◆ **INSTRUCTIONS FOR THE TASK**
Every line from the beginning of the records below up to the one holding "ConcepTest 5.2b Friction and Work II" should be quoted exactly; leave out the rest.

Dataset excerpts
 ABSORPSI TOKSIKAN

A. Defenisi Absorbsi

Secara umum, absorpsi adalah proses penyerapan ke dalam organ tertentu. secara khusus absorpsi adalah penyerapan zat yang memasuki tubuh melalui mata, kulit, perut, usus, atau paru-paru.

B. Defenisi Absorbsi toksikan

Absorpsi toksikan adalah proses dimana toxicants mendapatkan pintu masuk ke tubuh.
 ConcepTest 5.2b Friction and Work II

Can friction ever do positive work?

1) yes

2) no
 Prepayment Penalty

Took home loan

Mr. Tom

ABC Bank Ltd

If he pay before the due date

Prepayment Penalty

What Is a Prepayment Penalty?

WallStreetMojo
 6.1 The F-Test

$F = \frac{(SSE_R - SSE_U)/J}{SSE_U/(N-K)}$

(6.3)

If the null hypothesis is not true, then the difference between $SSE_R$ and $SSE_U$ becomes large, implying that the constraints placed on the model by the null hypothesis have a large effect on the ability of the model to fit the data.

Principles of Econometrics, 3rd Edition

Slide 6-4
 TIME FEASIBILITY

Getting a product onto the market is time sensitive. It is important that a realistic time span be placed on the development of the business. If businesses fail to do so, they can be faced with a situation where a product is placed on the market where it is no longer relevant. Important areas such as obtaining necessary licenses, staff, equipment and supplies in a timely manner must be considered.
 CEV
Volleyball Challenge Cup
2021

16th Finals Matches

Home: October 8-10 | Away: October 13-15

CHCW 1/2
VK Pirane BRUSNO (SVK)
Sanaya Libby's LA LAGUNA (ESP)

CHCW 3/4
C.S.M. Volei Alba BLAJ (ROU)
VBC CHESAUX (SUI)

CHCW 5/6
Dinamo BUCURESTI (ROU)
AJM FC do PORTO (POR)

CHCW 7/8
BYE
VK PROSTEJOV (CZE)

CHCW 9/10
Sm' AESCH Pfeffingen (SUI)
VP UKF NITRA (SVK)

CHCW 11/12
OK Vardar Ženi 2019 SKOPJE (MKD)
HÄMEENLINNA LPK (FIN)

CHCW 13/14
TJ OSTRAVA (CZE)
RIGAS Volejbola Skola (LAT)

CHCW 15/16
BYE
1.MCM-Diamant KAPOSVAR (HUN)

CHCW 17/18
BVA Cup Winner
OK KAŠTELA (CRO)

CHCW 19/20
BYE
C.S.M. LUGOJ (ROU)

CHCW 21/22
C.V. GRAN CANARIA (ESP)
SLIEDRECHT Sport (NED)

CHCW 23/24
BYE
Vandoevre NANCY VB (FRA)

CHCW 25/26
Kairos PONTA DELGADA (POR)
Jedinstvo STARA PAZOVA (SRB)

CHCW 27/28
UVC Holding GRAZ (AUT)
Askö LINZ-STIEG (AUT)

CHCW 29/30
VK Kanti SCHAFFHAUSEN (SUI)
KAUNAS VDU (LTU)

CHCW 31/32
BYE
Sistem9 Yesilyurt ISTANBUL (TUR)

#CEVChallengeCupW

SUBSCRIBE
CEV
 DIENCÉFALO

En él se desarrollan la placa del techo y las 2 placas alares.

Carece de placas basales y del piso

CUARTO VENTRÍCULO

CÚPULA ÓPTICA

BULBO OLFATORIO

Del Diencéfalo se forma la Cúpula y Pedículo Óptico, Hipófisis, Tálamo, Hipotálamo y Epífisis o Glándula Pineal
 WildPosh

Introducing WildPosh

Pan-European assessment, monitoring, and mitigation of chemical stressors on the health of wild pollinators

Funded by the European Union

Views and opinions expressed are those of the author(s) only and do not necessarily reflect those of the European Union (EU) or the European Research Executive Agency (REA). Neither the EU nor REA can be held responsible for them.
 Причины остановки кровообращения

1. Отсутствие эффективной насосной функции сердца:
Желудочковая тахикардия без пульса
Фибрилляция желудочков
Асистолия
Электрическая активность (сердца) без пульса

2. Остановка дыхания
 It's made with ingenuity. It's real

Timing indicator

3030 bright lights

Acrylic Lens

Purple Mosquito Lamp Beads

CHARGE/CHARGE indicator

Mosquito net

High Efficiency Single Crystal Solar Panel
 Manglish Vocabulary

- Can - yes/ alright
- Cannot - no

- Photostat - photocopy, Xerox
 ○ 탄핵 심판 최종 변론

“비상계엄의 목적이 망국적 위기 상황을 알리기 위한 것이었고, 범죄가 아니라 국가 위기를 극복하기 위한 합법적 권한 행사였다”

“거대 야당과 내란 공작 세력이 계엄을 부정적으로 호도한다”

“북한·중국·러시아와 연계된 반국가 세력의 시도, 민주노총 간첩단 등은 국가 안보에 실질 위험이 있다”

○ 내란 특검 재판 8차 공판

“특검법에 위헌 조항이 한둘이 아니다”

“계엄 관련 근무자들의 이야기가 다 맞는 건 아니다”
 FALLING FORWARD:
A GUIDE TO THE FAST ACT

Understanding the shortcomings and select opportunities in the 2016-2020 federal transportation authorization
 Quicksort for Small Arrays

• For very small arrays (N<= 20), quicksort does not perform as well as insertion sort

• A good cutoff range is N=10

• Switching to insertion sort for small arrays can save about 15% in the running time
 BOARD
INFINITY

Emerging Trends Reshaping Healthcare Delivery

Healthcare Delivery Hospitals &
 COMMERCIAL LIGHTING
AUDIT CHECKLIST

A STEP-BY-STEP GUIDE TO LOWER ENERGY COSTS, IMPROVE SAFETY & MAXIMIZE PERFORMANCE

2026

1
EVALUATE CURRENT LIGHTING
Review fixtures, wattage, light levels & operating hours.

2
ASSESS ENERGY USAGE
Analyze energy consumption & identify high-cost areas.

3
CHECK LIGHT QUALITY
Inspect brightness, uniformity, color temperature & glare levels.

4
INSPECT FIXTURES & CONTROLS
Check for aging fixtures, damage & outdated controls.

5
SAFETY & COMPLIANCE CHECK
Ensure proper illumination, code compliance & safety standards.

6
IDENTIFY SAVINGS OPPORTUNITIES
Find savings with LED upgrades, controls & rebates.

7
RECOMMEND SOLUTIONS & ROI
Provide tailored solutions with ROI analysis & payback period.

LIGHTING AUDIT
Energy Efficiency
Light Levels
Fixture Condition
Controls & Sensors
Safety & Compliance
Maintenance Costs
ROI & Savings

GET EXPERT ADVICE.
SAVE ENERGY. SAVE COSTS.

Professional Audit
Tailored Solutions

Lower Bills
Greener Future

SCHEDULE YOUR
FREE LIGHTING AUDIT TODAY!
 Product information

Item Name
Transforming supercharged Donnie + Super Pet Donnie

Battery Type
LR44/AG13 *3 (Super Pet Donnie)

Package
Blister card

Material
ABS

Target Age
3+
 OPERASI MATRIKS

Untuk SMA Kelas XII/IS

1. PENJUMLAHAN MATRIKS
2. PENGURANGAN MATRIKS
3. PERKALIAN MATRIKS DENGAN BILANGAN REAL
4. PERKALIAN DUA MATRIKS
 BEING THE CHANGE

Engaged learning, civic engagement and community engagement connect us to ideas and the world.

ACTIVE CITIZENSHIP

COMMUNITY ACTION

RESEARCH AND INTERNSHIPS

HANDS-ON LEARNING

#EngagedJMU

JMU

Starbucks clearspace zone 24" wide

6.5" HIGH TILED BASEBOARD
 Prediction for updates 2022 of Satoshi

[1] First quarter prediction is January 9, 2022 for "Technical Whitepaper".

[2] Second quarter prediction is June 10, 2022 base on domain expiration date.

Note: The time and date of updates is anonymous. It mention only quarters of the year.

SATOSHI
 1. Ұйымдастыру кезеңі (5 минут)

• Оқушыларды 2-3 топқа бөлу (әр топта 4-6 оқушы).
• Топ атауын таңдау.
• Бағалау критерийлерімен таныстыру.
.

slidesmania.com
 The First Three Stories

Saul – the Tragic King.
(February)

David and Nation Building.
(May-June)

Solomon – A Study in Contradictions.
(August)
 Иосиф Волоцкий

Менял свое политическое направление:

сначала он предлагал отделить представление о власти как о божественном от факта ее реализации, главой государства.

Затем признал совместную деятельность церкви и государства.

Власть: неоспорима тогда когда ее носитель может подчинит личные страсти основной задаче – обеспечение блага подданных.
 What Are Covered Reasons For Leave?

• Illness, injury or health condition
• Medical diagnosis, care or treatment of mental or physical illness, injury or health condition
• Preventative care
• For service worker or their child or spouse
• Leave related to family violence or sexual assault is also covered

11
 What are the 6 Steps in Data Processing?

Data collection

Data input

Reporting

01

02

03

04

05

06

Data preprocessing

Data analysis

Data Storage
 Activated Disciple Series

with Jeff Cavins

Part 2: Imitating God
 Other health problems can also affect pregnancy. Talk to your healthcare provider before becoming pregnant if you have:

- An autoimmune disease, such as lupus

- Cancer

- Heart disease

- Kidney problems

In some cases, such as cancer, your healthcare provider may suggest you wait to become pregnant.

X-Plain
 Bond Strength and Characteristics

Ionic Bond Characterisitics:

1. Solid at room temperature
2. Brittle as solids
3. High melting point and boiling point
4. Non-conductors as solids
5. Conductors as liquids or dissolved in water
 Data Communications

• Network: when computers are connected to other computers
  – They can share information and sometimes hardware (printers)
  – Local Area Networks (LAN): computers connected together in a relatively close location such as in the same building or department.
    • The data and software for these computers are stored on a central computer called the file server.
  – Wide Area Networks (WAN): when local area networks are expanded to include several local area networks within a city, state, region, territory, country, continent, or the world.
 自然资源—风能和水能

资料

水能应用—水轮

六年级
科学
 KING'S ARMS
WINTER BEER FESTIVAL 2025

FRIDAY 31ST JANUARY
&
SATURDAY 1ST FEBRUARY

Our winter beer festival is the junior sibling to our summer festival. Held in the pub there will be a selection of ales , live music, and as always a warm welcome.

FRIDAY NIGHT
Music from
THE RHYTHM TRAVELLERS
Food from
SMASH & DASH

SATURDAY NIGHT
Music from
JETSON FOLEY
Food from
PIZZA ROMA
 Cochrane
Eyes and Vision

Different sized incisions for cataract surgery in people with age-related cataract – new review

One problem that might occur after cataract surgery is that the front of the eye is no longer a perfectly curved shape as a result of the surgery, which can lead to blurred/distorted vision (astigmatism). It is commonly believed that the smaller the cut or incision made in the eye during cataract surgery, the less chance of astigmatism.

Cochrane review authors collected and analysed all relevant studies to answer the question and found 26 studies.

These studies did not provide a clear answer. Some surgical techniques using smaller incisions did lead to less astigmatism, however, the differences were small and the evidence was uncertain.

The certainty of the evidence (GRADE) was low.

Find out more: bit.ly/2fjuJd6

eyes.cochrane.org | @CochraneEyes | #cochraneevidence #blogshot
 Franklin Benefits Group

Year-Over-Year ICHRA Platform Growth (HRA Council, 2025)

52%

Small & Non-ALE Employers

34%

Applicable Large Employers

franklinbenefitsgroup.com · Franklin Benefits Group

◆ **TASK SOLUTION**
 ABSORPSI TOKSIKAN

A. Defenisi Absorbsi

Secara umum, absorpsi adalah proses penyerapan ke dalam organ tertentu. secara khusus absorpsi adalah penyerapan zat yang memasuki tubuh melalui mata, kulit, perut, usus, atau paru-paru.

B. Defenisi Absorbsi toksikan

Absorpsi toksikan adalah proses dimana toxicants mendapatkan pintu masuk ke tubuh.
 ConcepTest 5.2b Friction and Work II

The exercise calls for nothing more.